Excerpted text
BEGIN
There are males that believe that women are subordinate- this may or may not have implications as far as intimate relations between a husband and wife. One cannot but help see parallels to the prevailing culture, perhaps we the church are viewing women dimly through our cultural lenses which are fogged up by pornography which corresponds to subservience of females to males.

Comment by jlp

August 5, 2009 @ 1:27 pm

What disturbs me is that female sexual submission and female sexual seduction is being glorified to little girls, such that they feel they must engage in it in order to obtain happiness. In other words, girls are being trained by our porn saturated culture to allow themselves to be used as sexual objects by males.

In addition to this, males are learning that the greatest happiness in life is from sex. Things such as playing with a child, having personal and intimate relationships with others that don’t involve sex and helping others are not portrayed as things worthy of living for. Only sex is worth living for.

I know the definition of sexual addiction encompasses a wide range of opinions. But when sex becomes the main thing in life to live for – you are missing out on the whole range of human experiences that can bring joy to life. If sex is the most important thing in someone’s life, then I personally consider them addicted. This is a much broader definition that others have.

Some people in the mental health field don’t seem to think it is a problem for men to put sex first in their lives or for little girls to want to grow up to be sex objects. I think a lot of denial is going on because so many men have become emotionally dependent on sex. Instead of dealing with pain, rejection and hurt in a way that helps them to grow – they use porn to distract themselves from these feelings. And in the process both males and females lose.

Comment by jlp

August 5, 2009 @ 1:28 pm

One cannot but help see parallels to the prevailing culture, perhaps we the church are viewing women dimly through or cultural lenses which are fogged up by pornography which corresponds to subservience of females to males.

I’ve thought about this also.
END
Your tasks
1. List the activities that, according to the comment thread, are not portrayed as worth living for.
2. Reproduce a passage from the comment thread word for word, starting at the words "Some people in" and stopping after "and females lose.".

Information shown
BEGIN
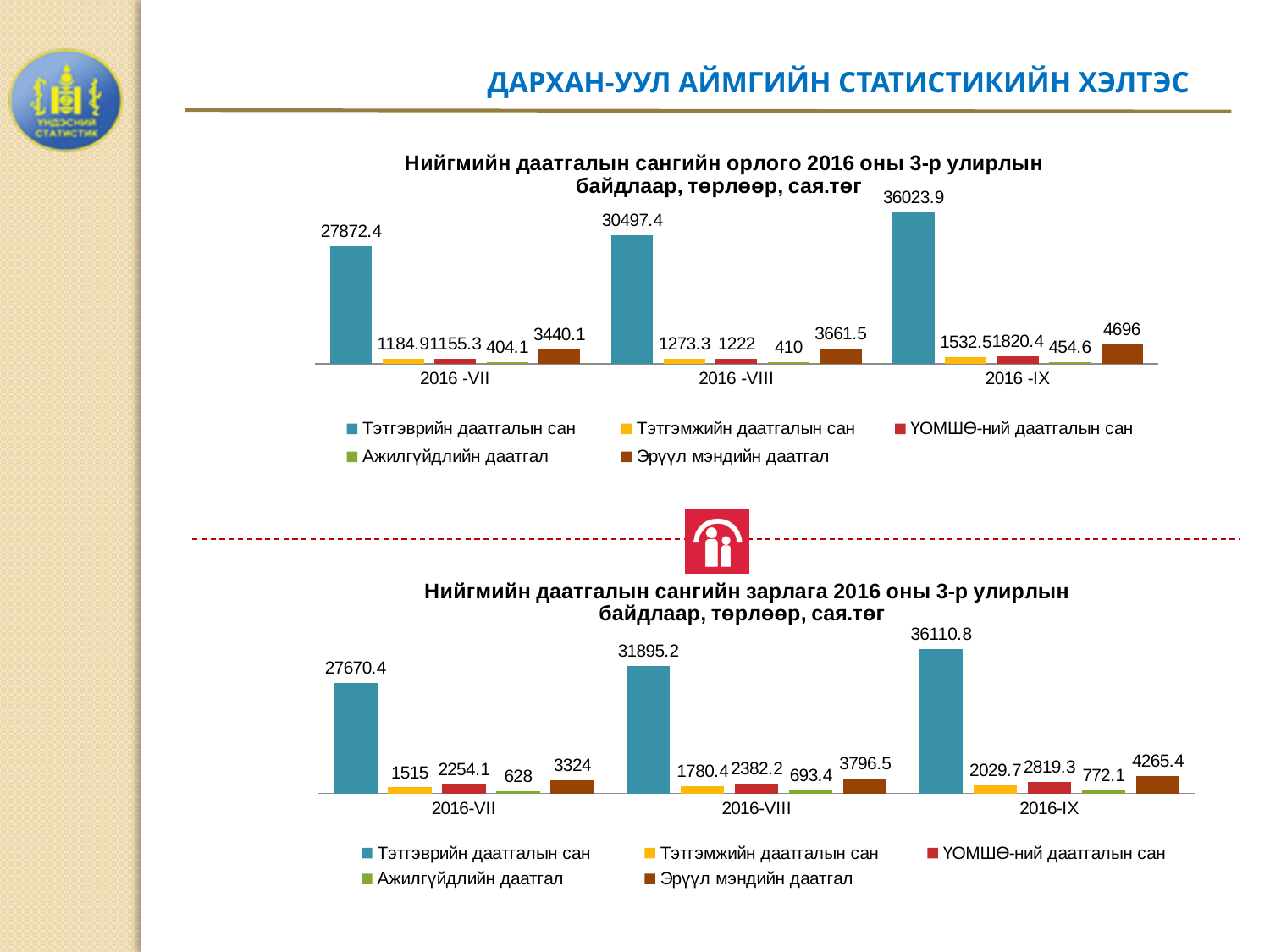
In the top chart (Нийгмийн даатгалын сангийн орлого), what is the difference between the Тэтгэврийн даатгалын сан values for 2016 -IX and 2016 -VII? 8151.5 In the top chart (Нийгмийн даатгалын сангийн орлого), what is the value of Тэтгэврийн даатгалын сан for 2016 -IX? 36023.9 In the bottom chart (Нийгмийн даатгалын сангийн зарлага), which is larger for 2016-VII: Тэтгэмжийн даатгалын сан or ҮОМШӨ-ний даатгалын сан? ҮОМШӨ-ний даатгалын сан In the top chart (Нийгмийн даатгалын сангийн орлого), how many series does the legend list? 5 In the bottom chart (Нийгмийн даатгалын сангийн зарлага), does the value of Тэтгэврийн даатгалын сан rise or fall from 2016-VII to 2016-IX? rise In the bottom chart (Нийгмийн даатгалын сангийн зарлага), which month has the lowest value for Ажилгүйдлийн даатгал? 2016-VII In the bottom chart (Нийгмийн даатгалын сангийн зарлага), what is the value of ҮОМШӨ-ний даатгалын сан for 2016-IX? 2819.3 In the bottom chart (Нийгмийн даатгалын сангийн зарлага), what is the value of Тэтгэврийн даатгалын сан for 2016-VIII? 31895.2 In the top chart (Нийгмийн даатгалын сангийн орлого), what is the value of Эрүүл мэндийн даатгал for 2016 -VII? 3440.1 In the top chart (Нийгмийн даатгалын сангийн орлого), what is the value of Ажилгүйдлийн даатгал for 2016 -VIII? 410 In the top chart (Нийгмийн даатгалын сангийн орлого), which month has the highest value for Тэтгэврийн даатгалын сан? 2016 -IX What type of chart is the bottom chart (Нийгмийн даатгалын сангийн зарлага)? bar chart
END
Numbered responses
1.
- Playing with a child
- Having personal and intimate relationships with others that don't involve sex
- Helping others

2.
Some people in the mental health field don’t seem to think it is a problem for men to put sex first in their lives or for little girls to want to grow up to be sex objects. I think a lot of denial is going on because so many men have become emotionally dependent on sex. Instead of dealing with pain, rejection and hurt in a way that helps them to grow – they use porn to distract themselves from these feelings. And in the process both males and females lose.